Former Berkshire Hathaway
Sokol presented a steadfast defense on Thursday.
He spent more than 30 minutes on CNBC to say he had no inside information, did nothing unlawful or unethical, and his resignation had nothing to do with his trading.
I didn't know anything others don't know, Sokol said.
Some experts, however, say he did know that he was pushing the Oracle of Omaha to buy a company he had a personal stake in -- something that could cause the shares to skyrocket if it leaked to the public.
Also, he may have had a duty to not take personal advantage of confidential information he gained as a result of his employment with Berkshire -- a key element of insider trading cases.
He has got an insider-trading problem almost certainly, said Gordon Smith, a law professor at Brigham Young University. This is a textbook example.
The SEC has not indicated whether it plans to investigate Sokol for insider trading, and Sokol himself said on Thursday during the interview that he has not been contacted by the agency. SEC spokesman John Nester declined comment.
Sokol was seen by many investors as the most likely successor to Berkshire Hathaway's iconic CEO, but Sokol said he did not aspire to the job and wanted to build his own mini-Berkshire instead.
Buffett released a letter on Wednesday disclosing that Sokol actively traded in a substantial amount of Lubrizol shares before and while urging Buffett to acquire the company, which Buffett did for $9 billion this month.
Sokol appeared to have made a profit of at least $2.98 million on his investment.
Lubrizol's chief executive, in a regulatory filing on Thursday, said the news would have no effect on the deal and that Lubrizol hoped to close the sale as quickly as possible.
COULD BE GRAY AREA
Sokol's move to purchase shares knowing that Lubrizol could be a viable acquisition target could constitute a breach of fiduciary duty to Berkshire because he acquired the information in the course of his employment.
This may be a gray area because Sokol said on Thursday that he thought it was an outside chance that Berkshire would buy Lubrizol, despite his eventual success in persuading Buffett.
If he knew that Berkshire is truly interested in the company, then he could be misappropriating information from Berkshire and that could amount to insider trading, said John Coffee, a professor of law at Columbia University.
Coffee said Sokol was reckless, but said it's far from a slam-dunk insider trading case.
Robert Thompson, a law professor at Georgetown University, said the fact that Sokol disclosed the stock holdings to Buffett at the time he pitched the deal could also be his saving grace.
If you disclosed it, you haven't committed a misrepresentation, he said. You have told the truth.
Potential SEC scrutiny may not be Berkshire's only headache. A well-known securities class action lawyer said on Thursday that institutional investors have already been in touch on the disclosures.

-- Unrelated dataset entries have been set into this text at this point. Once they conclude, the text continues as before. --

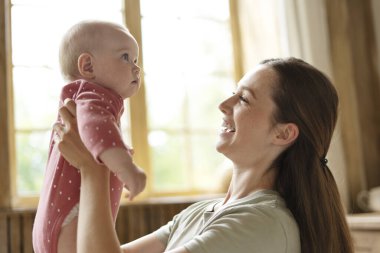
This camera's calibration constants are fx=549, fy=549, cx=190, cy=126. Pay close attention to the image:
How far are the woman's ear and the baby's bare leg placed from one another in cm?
53

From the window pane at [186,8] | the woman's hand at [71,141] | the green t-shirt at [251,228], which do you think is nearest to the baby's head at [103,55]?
the woman's hand at [71,141]

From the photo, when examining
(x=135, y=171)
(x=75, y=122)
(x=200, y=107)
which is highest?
(x=200, y=107)

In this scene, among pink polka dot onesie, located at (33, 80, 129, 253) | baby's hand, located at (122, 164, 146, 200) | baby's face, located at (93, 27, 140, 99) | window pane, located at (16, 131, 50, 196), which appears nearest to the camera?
baby's hand, located at (122, 164, 146, 200)

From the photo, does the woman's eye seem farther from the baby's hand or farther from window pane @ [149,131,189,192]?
window pane @ [149,131,189,192]

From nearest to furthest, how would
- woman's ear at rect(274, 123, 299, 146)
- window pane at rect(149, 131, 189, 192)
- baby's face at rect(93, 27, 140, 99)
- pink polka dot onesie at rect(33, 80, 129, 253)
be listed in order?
pink polka dot onesie at rect(33, 80, 129, 253) < baby's face at rect(93, 27, 140, 99) < woman's ear at rect(274, 123, 299, 146) < window pane at rect(149, 131, 189, 192)

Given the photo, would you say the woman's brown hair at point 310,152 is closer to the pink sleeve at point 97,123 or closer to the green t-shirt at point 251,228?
the green t-shirt at point 251,228

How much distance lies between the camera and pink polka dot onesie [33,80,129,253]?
113 centimetres

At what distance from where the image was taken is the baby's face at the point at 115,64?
124 centimetres

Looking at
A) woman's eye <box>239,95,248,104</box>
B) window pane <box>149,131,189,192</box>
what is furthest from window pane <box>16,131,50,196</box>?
woman's eye <box>239,95,248,104</box>

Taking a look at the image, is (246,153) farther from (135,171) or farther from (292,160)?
(135,171)

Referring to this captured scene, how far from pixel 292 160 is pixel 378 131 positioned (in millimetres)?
2122

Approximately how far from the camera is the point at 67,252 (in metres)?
1.20

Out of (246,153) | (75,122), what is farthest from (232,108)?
(75,122)

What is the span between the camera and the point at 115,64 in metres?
1.24
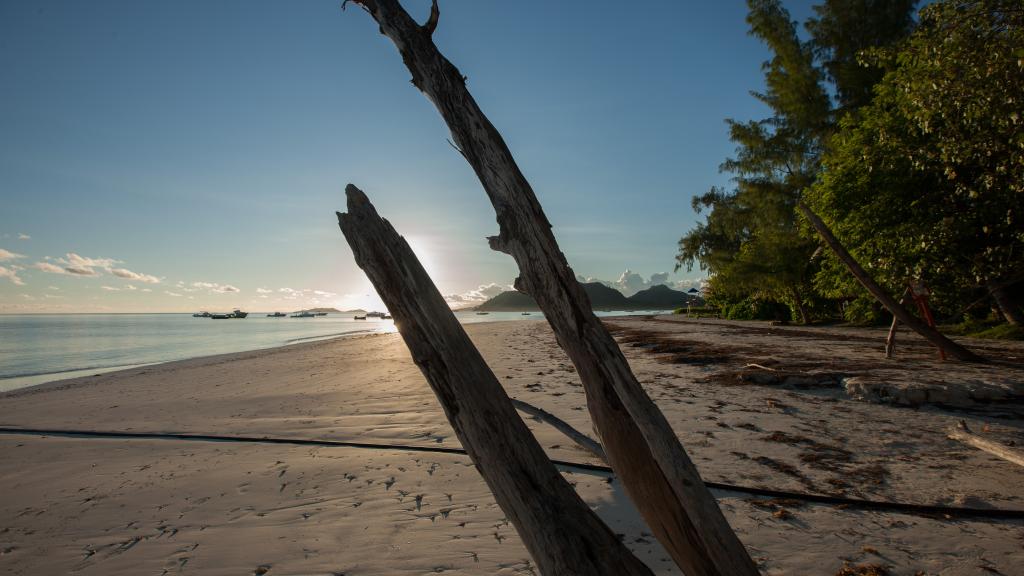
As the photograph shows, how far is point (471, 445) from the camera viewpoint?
160 cm

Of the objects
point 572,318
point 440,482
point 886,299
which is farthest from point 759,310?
point 572,318

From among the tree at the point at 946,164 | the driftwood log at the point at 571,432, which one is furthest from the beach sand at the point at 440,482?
the tree at the point at 946,164

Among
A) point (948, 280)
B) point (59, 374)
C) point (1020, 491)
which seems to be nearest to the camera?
point (1020, 491)

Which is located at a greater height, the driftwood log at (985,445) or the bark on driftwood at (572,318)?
the bark on driftwood at (572,318)

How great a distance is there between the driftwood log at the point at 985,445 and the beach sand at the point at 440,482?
4.1 inches

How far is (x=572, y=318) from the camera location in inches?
64.2

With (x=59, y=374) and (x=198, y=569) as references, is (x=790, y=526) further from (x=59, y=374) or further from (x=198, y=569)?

The timing and the facts surrounding the transaction have justifiably raised an interest and concerns from three of my clients, said Darren Robbins, a partner in the firm Robbins Geller Rudman & Dowd.
SOKOL CONCEDES APPEARANCE OF AN ISSUE
Sokol, in his interview on CNBC, spoke of broader Berkshire practices that could fuel lawsuits or regulatory scrutiny.
He said other Berkshire executives have in the past held stock in companies they then identified for investment or acquisition, citing the example of Berkshire Vice Chairman Charlie Munger owning a stake in Chinese car maker BYD <1211.HK> before suggesting it for an investment.
Nonetheless, Sokol, the chairman of Berkshire units MidAmerican Energy and NetJets said he understood how the sequence of events looked, even if he did nothing wrong.
I can understand the appearance of an issue ... That's why we made it public, he said.
Sokol resigned March 28. He said Buffett did not try to talk him out of resigning. Buffett's letter included an excerpt of Sokol's letter, but Sokol's full letter was not public.
Berkshire did not immediately return an email request seeking comment.
Berkshire's Class B shares, which are more heavily traded than its Class A stock, fell 2.1 percent to $83.63.